[OpenJDK 2D-Dev] <AWT Dev> RFR: 8240654 : ZGC can cause severe UI application repaint issues

Kevin Rushforth kevin.rushforth at oracle.com
Thu Jun 11 18:52:38 UTC 2020


-- Kevin

On 6/11/2020 11:46 AM, Philip Race wrote:
> one more update to the tests
> cr.openjdk.java.net/~prr/8240654.2/
> I added
> @requires vm.gc.Z per the VM folks, ZGC needs Windows Server 2019 or 
> the same vintage Window 10. if run on Windows Server 2016
> ZGC errors out. This should prevent that. -phil.
> On 6/11/2020 11:13 AM, Kevin Rushforth wrote:
>> +1
>> The updated LargeWindowPaintTest fails for me without the fix without 
>> my having to manually set uiScale. It passes with the fix.

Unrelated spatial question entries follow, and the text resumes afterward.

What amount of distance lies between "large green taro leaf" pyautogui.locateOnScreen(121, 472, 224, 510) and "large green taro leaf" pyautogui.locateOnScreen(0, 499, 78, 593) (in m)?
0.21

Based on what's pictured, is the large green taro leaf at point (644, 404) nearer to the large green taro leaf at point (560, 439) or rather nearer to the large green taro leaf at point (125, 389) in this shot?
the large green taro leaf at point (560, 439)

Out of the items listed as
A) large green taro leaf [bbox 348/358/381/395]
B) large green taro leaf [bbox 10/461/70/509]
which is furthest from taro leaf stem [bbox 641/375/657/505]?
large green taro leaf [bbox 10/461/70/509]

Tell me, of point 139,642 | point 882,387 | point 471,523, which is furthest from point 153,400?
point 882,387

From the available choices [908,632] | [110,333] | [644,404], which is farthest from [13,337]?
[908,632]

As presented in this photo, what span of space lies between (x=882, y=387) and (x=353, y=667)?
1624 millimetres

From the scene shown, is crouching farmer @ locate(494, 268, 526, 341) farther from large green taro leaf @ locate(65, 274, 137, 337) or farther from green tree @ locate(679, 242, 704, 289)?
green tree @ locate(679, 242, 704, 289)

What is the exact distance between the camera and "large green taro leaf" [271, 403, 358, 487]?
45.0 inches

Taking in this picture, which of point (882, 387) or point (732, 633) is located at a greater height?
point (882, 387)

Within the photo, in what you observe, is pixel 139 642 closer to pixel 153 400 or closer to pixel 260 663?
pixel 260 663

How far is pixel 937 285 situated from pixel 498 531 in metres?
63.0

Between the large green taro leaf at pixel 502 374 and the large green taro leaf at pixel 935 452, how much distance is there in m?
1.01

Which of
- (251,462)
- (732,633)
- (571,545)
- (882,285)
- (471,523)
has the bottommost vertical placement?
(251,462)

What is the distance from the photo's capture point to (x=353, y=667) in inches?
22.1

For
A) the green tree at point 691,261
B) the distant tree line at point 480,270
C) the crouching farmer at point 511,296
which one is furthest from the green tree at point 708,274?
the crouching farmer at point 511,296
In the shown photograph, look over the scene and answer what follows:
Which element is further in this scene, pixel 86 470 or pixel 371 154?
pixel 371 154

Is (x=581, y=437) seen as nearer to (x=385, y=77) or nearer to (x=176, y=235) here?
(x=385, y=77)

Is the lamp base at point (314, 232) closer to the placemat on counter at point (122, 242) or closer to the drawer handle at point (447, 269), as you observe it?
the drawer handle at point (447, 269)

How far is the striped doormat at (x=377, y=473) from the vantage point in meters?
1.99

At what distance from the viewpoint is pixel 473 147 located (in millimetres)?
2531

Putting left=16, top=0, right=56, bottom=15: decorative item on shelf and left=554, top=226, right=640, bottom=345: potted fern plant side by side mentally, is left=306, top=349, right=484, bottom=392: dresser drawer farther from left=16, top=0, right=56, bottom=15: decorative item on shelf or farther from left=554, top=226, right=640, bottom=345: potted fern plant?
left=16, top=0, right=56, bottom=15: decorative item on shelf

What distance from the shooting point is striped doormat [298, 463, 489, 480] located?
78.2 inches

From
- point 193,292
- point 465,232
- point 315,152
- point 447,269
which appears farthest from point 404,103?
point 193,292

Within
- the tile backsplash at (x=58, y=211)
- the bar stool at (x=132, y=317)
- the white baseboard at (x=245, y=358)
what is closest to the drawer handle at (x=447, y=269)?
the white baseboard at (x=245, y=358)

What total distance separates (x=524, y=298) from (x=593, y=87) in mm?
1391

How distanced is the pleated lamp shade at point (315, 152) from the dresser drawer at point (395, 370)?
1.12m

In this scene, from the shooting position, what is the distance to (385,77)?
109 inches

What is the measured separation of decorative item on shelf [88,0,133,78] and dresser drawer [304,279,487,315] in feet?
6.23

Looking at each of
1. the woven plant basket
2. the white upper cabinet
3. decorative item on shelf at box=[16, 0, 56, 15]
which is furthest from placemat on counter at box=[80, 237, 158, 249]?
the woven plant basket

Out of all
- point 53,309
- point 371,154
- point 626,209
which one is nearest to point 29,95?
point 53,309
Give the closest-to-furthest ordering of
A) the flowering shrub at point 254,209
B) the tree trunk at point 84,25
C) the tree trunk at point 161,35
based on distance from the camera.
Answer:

>> Interestingly enough, I finally saw the problem that Jay reported 
>> with AlphaPrintTest: without the fix I initially get a blank (all 
>> white) window. If I resize it then it is drawn. With the fix 
>> everything is fine.
>> -- Kevin
>> On 6/11/2020 10:48 AM, Philip Race wrote:
>>> Updated webrev here
>>> http://cr.openjdk.java.net/~prr/8240654.1/index.html
>>> The only changes are to the tests - to add -Dsun.java2d.uiScale=1 to 
>>> the onscreen test
>>> and to add printer to the keys for the printing test.

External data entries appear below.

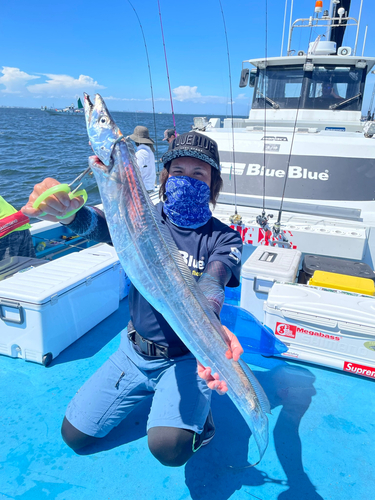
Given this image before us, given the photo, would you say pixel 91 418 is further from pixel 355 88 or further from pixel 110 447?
pixel 355 88

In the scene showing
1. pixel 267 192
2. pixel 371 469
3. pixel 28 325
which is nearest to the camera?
pixel 371 469

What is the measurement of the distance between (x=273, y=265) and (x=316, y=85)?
635 centimetres

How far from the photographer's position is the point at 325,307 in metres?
2.93

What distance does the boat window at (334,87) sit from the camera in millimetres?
7602

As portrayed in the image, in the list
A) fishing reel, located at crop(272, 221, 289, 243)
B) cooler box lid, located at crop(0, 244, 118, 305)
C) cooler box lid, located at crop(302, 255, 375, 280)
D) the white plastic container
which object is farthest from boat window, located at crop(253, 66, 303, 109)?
cooler box lid, located at crop(0, 244, 118, 305)

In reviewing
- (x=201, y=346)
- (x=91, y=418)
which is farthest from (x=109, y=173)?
(x=91, y=418)

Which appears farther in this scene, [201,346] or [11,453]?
[11,453]

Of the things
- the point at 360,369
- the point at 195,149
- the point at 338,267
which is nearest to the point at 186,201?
the point at 195,149

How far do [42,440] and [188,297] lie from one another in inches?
68.5

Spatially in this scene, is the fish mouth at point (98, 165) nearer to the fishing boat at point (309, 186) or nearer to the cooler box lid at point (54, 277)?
the cooler box lid at point (54, 277)

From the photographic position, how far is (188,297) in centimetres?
159

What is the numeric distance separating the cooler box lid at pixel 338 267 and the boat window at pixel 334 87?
5.62m

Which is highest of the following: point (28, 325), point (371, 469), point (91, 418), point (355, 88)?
point (355, 88)

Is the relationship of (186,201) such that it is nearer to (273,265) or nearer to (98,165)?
(98,165)
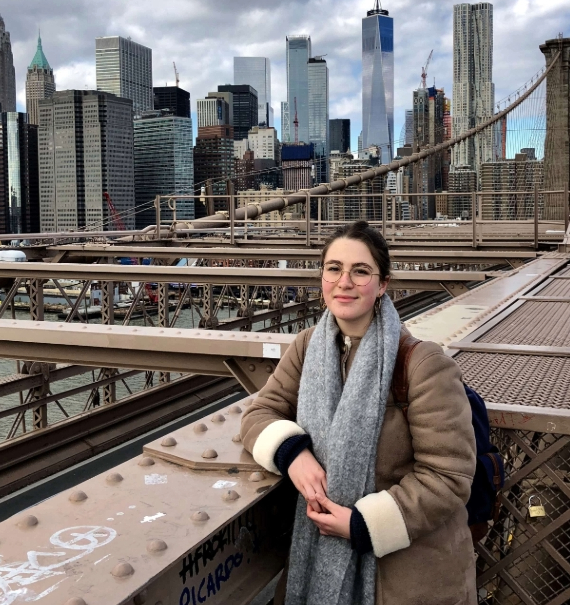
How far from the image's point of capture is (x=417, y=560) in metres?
1.84

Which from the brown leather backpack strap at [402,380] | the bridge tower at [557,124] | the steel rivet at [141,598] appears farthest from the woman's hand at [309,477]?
the bridge tower at [557,124]

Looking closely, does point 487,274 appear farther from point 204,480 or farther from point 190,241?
point 190,241

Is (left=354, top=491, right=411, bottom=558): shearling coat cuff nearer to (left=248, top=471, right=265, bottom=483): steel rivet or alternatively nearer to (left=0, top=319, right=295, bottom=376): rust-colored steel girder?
(left=248, top=471, right=265, bottom=483): steel rivet

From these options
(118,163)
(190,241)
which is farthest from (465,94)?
(190,241)

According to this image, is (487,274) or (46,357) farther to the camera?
(487,274)

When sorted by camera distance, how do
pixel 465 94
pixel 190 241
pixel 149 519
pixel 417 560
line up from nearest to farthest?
pixel 149 519
pixel 417 560
pixel 190 241
pixel 465 94

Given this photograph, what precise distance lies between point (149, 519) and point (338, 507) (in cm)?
47

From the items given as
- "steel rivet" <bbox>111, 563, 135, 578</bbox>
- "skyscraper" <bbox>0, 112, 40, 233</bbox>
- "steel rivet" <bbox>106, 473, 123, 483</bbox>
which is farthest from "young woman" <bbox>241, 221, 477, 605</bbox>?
"skyscraper" <bbox>0, 112, 40, 233</bbox>

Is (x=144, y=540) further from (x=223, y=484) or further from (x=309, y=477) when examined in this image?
(x=309, y=477)

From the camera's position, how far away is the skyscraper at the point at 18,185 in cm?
10269

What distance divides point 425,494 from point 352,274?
614 mm

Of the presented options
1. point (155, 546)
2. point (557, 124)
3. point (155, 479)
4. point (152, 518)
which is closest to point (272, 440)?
point (155, 479)

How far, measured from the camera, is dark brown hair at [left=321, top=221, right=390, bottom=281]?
209 centimetres

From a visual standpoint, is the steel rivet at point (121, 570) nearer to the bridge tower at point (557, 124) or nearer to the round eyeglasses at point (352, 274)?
the round eyeglasses at point (352, 274)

>>> It was pointed out by Stefan from the ZGC team that the changes in 
>>> awt_TrayIcon.cpp and awt_Cursor.cpp
>>> should not be needed because the GDI code in Create_BMP that 
>>> ultimately consumes the data
>>> has processed and copied it into memory allocated by 
>>> CreateDIBSection before passing it to
>>> CreateBitmap. I considered reverting those two files but decided to 
>>> keep them because I
>>> think I would like this fix anyway. We really don't need to lock 
>>> down the VM in these cases.
>>> -phil.
>>> On 6/11/20, 9:55 AM, Philip Race wrote:
>>>> I have confirmed hit a different code path. It goes through generic 
>>>> 2D s/w loops in this case.
>>>> ie we don't use GDIBlitLoops at all. The code in 
>>>> sun/java2d/pipe/DrawImage.java ends up in
>>>> scaleSurfaceData which uses the loops in ScaledBlit.c.

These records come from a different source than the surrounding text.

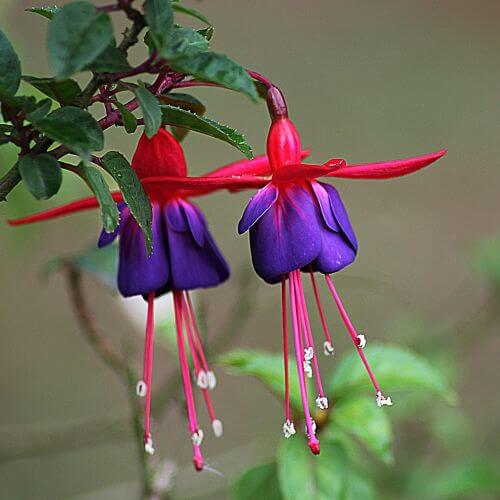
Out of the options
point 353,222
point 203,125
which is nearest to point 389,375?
point 203,125

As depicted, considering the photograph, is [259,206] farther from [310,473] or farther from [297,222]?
[310,473]

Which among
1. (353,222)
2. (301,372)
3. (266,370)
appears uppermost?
(301,372)

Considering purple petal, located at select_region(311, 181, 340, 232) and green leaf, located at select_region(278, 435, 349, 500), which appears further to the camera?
green leaf, located at select_region(278, 435, 349, 500)

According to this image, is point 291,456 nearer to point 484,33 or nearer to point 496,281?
point 496,281

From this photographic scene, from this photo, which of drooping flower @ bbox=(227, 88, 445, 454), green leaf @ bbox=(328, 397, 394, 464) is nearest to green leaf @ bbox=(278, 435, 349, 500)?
green leaf @ bbox=(328, 397, 394, 464)

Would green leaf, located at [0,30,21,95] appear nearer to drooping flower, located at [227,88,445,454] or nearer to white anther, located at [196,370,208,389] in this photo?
drooping flower, located at [227,88,445,454]

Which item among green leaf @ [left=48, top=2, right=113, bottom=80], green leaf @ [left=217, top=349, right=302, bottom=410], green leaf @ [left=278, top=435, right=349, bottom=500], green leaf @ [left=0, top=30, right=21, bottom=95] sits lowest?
green leaf @ [left=278, top=435, right=349, bottom=500]

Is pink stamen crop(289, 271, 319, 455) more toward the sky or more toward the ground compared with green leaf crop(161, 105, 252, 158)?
more toward the ground

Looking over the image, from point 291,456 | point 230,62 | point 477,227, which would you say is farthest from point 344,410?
point 477,227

>>>> It is a bit surprising to me since I'd expect us to be able to blit 
>>>> directly at device resolution.
>>>> Could we also be taking a performance hit here ? The D3D case 
>>>> doesn't not go through this loop.
>>>> However all that is outside the scope of this fix ... I think 
>>>> setting uiScale=1 in the test is all that needs to be done.
>>>> -phil.
>>>> On 6/11/2020 7:51 AM, Philip Race wrote:
>>>>> Or, maybe we hit a different code path. I'll check that.
>>>>> uiScale=1 is the way to ensure we hit this code path.
>>>>> -phil.
>>>>> On 6/11/20, 7:44 AM, Philip Race wrote:
>>>>>> Can I get clarification here.
>>>>>> > I do, and had to run with "-Dsun.java2d.uiScale=1" in order to 
>>>>>> see the failure with LargeWindowPaintTest.
>>>>>> So you both mean a JDK 15 promoted build without this fix and 
>>>>>> without this property passes because you have
>>>>>> a hidpi setup. And to see the failure without the fix you needed 
>>>>>> the above property.
>>>>>> If so we could just be looking at a similar anomaly as I saw with 
>>>>>> printing which uses a very large
>>>>>> image - it reported failure but actually worked !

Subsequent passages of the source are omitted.